GIVEN INSTRUCTION 1: Output the part of the passage about the Folger fellowship starting at "For the last" and ending at "recordings and more.", without changing any words.

EXCERPTED PASSAGE:

>>>>

The Community of Scholars

For the last six months I have enjoyed an extended period of leave, incorporating an opportunity for personal refreshment as well as a sustained time engaged in academic research. This included three wonderful months as a Short Term Fellow in residence at the Folger Shakespeare Library in Washington DC, USA. The Folger is one of the world’s top research institutions, founded by Henry and Emily Folger in 1932. Devoted to the life and times of William Shakespeare, the Library possesses the world’s largest Shakespeare collection, including first editions, manuscripts, account books, recordings and more.

During my three months at the Folger I was able to complete the first draft of a long-planned book, provisionally entitled Empire of Memory: The Monuments of Westminster Abbey 1500-1750. The book will tell the story of how one remarkable building was transformed from a royal sacred site to a mausoleum of memory, from a place of pilgrimage to a tourist destination. But this was not the highlight of the Fellowship. Two aspects stood out.

First was the value of a consistent daily routine focussed on a single task. This is a precious rarity in the age of disruption, when the benefits of information and communication technology can be overwhelmed by constant interruption and distraction. It was an exceptional privilege to spend eight hours a day, five days a week for three months on the challenge of research and writing in an institution with every conceivable resource to support that task. And it was a lot of fun to sit every day in the same seat (thank you Mrs Folger), even if this meant I was gazed upon by the fascinated tourists who were permitted to peer into the curious world of the neo-Renaissance library for a few moments each day. Perhaps the most memorable of these glimpses was the day I was caught kneeling to photograph a floor plan of Westminster Abbey in seventeenth-century book with a raptured look on my face as if it was an object of devotion as well as study.

<<<<

EXERCISE INPUTS:

>>>>

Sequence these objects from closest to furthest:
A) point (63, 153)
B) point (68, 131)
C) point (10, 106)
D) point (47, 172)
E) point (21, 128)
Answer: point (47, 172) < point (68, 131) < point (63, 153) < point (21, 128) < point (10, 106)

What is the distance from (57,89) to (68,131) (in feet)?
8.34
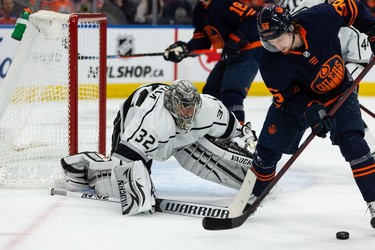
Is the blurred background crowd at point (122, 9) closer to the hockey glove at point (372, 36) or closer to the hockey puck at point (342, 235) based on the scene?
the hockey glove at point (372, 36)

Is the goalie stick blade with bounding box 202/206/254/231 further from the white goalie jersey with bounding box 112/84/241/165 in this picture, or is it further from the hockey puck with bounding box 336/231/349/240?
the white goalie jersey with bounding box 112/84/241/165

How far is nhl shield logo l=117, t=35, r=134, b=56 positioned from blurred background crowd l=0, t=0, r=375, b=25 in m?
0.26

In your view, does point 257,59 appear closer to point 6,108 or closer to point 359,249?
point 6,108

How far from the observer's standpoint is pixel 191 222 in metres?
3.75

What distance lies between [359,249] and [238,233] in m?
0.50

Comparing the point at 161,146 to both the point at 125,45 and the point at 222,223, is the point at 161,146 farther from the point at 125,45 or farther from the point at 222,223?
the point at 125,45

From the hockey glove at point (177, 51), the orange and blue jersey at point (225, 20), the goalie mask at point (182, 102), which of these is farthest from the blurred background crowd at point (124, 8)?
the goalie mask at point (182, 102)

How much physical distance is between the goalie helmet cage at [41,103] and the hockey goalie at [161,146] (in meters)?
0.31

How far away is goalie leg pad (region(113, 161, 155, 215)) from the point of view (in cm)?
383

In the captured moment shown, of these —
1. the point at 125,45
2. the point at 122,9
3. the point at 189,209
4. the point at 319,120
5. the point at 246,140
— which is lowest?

<<<<
>>>>

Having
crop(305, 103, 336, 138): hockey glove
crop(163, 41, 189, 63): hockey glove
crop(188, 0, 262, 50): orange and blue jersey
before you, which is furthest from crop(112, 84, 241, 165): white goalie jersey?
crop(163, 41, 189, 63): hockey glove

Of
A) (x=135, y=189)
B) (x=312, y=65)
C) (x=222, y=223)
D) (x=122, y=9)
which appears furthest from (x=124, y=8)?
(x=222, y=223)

<<<<

GIVEN INSTRUCTION 2: In the records, swap "the point at" for "the spot at" in the lines starting at the one containing "From the hockey glove" and ending at the one containing "which is lowest?", and change nothing else. Give back only those lines.

TASK RESULT 1:
For the last six months I have enjoyed an extended period of leave, incorporating an opportunity for personal refreshment as well as a sustained time engaged in academic research. This included three wonderful months as a Short Term Fellow in residence at the Folger Shakespeare Library in Washington DC, USA. The Folger is one of the world’s top research institutions, founded by Henry and Emily Folger in 1932. Devoted to the life and times of William Shakespeare, the Library possesses the world’s largest Shakespeare collection, including first editions, manuscripts, account books, recordings and more.

TASK RESULT 2:
From the hockey glove at point (177, 51), the orange and blue jersey at point (225, 20), the goalie mask at point (182, 102), which of these is farthest from the blurred background crowd at point (124, 8)?
the goalie mask at point (182, 102)

How much physical distance is between the goalie helmet cage at [41,103] and the hockey goalie at [161,146] (in meters)?
0.31

How far away is goalie leg pad (region(113, 161, 155, 215)) from the point of view (in cm)?
383

In the captured moment shown, of these —
1. the spot at 125,45
2. the spot at 122,9
3. the spot at 189,209
4. the spot at 319,120
5. the spot at 246,140
— which is lowest?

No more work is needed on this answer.